Start of Block
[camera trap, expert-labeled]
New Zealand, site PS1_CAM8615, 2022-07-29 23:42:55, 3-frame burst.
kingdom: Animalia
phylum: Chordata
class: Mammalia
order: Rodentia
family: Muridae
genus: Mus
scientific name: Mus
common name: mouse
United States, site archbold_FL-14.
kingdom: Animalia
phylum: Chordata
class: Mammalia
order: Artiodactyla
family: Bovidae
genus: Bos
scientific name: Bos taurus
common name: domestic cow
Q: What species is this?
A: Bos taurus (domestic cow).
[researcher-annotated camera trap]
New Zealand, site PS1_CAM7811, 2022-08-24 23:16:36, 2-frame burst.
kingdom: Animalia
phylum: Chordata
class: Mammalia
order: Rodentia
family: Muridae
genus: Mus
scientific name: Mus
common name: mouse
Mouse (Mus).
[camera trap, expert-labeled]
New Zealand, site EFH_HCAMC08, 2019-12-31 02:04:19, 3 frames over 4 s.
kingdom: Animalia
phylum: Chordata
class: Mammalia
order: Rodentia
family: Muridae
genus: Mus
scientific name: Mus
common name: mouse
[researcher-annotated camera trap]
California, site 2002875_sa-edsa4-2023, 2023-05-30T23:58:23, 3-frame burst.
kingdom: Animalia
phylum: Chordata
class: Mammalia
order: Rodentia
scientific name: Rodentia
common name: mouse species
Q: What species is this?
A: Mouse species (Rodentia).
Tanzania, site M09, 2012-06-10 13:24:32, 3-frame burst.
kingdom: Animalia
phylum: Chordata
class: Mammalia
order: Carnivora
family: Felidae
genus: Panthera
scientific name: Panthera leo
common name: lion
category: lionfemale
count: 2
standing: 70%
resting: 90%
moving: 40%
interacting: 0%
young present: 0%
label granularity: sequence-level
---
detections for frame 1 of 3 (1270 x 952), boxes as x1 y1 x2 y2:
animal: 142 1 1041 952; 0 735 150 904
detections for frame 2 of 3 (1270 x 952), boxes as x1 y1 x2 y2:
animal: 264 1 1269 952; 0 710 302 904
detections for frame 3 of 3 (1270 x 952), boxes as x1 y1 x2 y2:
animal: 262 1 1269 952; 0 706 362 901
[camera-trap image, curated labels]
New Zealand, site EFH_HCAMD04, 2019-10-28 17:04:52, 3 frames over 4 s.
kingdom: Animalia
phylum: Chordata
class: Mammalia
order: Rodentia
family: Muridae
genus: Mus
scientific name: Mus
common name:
End of Block
Prompt ▸
Each entry above is to be transcribed word for word.

Answer section ▸
[camera trap, expert-labeled]
New Zealand, site PS1_CAM8615, 2022-07-29 23:42:55, 3-frame burst.
kingdom: Animalia
phylum: Chordata
class: Mammalia
order: Rodentia
family: Muridae
genus: Mus
scientific name: Mus
common name: mouse
United States, site archbold_FL-14.
kingdom: Animalia
phylum: Chordata
class: Mammalia
order: Artiodactyla
family: Bovidae
genus: Bos
scientific name: Bos taurus
common name: domestic cow
Q: What species is this?
A: Bos taurus (domestic cow).
[researcher-annotated camera trap]
New Zealand, site PS1_CAM7811, 2022-08-24 23:16:36, 2-frame burst.
kingdom: Animalia
phylum: Chordata
class: Mammalia
order: Rodentia
family: Muridae
genus: Mus
scientific name: Mus
common name: mouse
Mouse (Mus).
[camera trap, expert-labeled]
New Zealand, site EFH_HCAMC08, 2019-12-31 02:04:19, 3 frames over 4 s.
kingdom: Animalia
phylum: Chordata
class: Mammalia
order: Rodentia
family: Muridae
genus: Mus
scientific name: Mus
common name: mouse
[researcher-annotated camera trap]
California, site 2002875_sa-edsa4-2023, 2023-05-30T23:58:23, 3-frame burst.
kingdom: Animalia
phylum: Chordata
class: Mammalia
order: Rodentia
scientific name: Rodentia
common name: mouse species
Q: What species is this?
A: Mouse species (Rodentia).
Tanzania, site M09, 2012-06-10 13:24:32, 3-frame burst.
kingdom: Animalia
phylum: Chordata
class: Mammalia
order: Carnivora
family: Felidae
genus: Panthera
scientific name: Panthera leo
common name: lion
category: lionfemale
count: 2
standing: 70%
resting: 90%
moving: 40%
interacting: 0%
young present: 0%
label granularity: sequence-level
---
detections for frame 1 of 3 (1270 x 952), boxes as x1 y1 x2 y2:
animal: 142 1 1041 952; 0 735 150 904
detections for frame 2 of 3 (1270 x 952), boxes as x1 y1 x2 y2:
animal: 264 1 1269 952; 0 710 302 904
detections for frame 3 of 3 (1270 x 952), boxes as x1 y1 x2 y2:
animal: 262 1 1269 952; 0 706 362 901
[camera-trap image, curated labels]
New Zealand, site EFH_HCAMD04, 2019-10-28 17:04:52, 3 frames over 4 s.
kingdom: Animalia
phylum: Chordata
class: Mammalia
order: Rodentia
family: Muridae
genus: Mus
scientific name: Mus
common name:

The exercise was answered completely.